*READING PASSAGE:*

■ ■ ■

Developmental Changes in Neuroendocrine Regulation of Gonadotropin Secretion in Gonadal Dysgenesis

Abstract
Patients with gonadal dysgenesis have a marked increase in gonadotropin levels at the age when puberty normally occurs. To determine whether this increase results from a change in the frequency or the amplitude of gonadotropin pulses, we measured the 24-h profile of plasma LH and FSH by RIA in 31 patients with gonadal dysgenesis, aged 2–20 yr. Gonadotropin pulses were defined as a rise from nadir to peak that exceeded 3 times the intraassay coefficient of variation. This criterion, based on an empirical study of RIA noise, reduced the rate of false positive peaks to less than 3–4/24 h. Using this criterion, peak amplitude increased significantly at the time of puberty for both LH and FSH (P < 0.01). The overall frequency of gonadotropin pulses (the sum of the FSH peaks plus the LH peaks that occurred without a concomitant FSH peak), however, did not differ among prepubertal (12.7 ± 1.8 peaks/24 h), pubertal aged (14.3 ± 2.3 peaks/24 h), and adult patients (14.7 ± 0.9 peaks/24 h). Thus, the increase in gonadotropin concentration in pubertal aged patients with gonadal dysgenesis appears to result primarily from an increase in gonadotropin peak amplitude rather than an increase in peak frequency.

■ ■ ■

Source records
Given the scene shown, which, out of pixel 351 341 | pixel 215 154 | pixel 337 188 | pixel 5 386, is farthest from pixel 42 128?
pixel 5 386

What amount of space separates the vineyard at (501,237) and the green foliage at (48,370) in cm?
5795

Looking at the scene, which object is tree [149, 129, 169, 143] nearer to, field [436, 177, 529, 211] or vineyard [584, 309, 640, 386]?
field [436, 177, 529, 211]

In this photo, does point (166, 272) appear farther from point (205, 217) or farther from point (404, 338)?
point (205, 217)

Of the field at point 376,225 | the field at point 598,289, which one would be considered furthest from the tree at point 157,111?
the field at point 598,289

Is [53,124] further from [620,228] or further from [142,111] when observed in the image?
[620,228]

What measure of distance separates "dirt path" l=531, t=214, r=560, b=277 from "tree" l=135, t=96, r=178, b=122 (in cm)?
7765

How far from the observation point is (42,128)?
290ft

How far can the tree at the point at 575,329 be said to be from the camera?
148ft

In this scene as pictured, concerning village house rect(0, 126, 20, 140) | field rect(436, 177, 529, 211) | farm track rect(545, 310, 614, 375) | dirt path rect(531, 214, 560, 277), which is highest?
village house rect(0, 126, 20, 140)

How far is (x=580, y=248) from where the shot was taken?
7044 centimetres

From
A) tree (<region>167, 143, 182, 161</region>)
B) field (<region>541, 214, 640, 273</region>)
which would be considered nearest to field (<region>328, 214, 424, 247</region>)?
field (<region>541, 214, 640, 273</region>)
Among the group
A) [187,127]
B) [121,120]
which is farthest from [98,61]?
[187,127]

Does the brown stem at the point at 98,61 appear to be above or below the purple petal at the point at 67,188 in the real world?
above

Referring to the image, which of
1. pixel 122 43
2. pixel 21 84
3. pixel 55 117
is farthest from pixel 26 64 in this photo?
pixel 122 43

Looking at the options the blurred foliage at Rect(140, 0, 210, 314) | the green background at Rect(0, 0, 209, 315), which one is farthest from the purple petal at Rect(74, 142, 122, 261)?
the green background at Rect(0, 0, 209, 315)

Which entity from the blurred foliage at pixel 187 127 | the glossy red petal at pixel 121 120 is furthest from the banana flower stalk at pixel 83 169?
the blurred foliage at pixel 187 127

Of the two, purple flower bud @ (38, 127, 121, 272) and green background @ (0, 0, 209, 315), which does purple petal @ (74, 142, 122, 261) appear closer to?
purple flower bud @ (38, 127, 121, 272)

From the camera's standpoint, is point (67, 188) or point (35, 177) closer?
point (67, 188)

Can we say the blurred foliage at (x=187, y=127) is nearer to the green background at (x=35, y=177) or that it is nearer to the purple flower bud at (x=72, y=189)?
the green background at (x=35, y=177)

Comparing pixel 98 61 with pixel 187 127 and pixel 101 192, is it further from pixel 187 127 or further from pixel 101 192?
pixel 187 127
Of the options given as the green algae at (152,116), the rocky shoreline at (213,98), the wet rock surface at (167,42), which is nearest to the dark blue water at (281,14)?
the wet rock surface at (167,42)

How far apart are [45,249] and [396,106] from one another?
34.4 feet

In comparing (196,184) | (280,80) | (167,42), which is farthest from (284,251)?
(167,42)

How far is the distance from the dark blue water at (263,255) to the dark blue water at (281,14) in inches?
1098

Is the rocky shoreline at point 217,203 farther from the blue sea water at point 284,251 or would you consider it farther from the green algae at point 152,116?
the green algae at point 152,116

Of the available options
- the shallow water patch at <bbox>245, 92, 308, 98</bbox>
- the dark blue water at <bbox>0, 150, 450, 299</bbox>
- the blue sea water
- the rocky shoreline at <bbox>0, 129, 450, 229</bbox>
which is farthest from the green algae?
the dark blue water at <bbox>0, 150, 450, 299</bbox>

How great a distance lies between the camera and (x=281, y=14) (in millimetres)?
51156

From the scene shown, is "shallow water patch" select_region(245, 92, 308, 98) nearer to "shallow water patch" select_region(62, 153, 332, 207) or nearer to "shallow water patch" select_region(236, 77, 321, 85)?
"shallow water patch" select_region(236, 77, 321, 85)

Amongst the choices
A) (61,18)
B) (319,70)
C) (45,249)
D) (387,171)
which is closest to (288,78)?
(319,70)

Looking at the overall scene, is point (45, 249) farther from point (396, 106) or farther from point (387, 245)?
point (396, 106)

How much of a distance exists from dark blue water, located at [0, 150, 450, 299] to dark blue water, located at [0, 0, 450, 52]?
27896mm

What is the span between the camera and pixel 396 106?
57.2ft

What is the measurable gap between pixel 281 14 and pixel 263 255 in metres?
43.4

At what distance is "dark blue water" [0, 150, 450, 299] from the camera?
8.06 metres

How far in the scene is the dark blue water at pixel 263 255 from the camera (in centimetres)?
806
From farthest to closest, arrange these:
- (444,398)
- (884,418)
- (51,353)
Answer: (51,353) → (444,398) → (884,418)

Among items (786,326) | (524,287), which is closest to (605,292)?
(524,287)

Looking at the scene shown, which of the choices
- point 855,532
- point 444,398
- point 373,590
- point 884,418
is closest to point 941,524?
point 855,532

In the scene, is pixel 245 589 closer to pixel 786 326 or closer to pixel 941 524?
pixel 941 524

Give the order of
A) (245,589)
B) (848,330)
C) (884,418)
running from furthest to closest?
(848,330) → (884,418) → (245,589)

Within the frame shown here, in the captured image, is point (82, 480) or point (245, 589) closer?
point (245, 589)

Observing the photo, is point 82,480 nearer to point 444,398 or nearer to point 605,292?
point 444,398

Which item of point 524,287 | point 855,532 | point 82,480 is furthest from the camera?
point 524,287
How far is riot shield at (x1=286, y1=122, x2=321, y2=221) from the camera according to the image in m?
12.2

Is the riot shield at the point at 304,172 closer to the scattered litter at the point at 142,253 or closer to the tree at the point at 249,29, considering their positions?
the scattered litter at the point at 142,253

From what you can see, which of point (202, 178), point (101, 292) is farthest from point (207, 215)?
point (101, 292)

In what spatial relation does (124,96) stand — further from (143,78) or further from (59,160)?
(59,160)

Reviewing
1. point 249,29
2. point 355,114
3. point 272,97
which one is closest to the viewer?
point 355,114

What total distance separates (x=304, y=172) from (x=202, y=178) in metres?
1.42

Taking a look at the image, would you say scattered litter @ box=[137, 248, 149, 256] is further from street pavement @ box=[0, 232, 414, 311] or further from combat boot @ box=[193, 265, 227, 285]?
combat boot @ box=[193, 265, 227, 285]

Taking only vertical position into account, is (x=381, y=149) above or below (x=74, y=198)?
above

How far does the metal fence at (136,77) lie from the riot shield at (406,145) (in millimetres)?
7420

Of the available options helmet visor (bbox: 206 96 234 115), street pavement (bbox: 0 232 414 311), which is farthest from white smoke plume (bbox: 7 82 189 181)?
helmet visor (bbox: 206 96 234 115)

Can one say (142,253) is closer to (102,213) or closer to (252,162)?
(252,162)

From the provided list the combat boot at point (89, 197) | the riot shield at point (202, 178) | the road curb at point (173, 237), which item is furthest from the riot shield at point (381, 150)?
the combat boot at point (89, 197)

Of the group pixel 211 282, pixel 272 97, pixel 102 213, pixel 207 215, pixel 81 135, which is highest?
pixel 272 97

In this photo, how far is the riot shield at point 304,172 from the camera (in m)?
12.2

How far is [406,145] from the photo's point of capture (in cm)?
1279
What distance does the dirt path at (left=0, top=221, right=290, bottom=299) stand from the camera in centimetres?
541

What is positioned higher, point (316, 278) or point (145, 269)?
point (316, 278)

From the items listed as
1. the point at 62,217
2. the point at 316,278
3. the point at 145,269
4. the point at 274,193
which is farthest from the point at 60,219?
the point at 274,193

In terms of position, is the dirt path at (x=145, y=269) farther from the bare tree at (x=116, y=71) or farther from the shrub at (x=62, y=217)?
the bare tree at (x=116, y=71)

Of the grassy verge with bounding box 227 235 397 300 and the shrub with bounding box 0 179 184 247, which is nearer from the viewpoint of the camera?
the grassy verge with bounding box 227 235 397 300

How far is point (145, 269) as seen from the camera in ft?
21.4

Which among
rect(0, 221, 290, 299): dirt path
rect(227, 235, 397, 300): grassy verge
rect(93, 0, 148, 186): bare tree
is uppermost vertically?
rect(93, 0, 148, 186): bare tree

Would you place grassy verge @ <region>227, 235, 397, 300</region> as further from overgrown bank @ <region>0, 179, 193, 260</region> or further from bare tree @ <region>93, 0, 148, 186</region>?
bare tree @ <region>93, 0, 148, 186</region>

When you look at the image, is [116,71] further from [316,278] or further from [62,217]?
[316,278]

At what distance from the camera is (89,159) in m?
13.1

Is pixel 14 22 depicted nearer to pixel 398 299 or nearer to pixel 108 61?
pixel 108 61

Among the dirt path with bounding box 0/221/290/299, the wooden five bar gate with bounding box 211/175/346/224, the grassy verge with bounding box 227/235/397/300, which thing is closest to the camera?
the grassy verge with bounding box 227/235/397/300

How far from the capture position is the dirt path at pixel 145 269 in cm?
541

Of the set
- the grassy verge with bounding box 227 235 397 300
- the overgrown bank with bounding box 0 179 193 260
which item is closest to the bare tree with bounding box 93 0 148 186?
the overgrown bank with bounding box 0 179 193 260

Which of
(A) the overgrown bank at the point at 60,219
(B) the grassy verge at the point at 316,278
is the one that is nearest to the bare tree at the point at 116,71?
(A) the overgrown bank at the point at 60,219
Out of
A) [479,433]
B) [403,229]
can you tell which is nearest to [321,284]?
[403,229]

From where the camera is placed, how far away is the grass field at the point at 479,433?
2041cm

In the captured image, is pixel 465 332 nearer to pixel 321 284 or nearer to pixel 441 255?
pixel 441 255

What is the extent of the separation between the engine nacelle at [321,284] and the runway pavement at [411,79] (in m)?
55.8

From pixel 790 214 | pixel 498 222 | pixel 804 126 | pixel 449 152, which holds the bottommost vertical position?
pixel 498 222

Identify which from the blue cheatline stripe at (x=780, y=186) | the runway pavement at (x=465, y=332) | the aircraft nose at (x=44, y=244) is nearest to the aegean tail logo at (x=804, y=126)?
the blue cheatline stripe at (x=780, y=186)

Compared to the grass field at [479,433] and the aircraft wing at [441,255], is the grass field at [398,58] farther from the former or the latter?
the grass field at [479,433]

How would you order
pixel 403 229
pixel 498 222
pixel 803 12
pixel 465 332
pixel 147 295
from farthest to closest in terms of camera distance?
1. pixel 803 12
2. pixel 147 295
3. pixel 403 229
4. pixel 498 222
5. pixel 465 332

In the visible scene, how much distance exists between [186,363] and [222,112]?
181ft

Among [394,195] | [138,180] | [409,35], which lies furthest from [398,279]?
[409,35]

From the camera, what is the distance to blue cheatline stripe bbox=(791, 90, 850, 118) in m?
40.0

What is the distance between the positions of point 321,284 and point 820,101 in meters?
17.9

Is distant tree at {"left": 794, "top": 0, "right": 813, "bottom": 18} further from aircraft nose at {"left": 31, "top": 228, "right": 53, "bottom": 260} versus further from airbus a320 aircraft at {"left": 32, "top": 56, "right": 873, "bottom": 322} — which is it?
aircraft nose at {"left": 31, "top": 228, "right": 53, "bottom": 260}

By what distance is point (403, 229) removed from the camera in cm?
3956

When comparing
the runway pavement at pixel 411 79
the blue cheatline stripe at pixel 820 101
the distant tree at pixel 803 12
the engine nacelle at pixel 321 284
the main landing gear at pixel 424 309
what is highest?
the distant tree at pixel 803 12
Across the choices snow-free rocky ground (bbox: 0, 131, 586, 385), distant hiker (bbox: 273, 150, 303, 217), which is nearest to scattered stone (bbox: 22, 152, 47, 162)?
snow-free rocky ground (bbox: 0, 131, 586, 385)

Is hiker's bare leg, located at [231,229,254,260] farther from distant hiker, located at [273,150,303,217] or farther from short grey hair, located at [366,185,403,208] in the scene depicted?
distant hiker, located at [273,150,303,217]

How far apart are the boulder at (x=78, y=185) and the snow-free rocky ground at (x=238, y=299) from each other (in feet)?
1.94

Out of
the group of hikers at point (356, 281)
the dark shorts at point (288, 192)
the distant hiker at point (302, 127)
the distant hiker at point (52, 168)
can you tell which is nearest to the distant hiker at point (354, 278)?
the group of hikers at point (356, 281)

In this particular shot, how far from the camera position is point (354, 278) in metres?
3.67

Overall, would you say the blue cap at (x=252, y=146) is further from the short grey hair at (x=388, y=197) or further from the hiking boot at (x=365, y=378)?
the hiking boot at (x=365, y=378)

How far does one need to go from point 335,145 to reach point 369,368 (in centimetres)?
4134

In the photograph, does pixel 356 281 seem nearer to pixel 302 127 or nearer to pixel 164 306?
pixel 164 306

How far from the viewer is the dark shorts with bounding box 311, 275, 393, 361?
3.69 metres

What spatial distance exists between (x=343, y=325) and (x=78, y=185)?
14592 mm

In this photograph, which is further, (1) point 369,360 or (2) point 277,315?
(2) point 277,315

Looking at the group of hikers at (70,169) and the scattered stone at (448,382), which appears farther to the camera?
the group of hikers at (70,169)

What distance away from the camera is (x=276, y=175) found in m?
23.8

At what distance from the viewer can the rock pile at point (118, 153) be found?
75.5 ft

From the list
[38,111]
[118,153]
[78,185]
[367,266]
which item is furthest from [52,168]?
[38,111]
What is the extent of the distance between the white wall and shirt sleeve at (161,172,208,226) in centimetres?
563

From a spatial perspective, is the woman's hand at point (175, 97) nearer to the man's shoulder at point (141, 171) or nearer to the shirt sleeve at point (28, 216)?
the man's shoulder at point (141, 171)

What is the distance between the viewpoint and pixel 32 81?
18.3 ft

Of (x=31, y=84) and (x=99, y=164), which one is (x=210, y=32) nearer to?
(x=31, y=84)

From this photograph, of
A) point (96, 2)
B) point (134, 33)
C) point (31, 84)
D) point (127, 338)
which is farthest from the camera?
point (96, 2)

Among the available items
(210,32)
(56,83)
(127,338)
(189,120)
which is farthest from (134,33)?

■ ■ ■

*THE PROBLEM:* According to the abstract on gonadal dysgenesis, how many patients had their 24-hour plasma LH and FSH profiles measured?

*SOLUTION TO THE PROBLEM:* 31 patients, aged 2–20 years.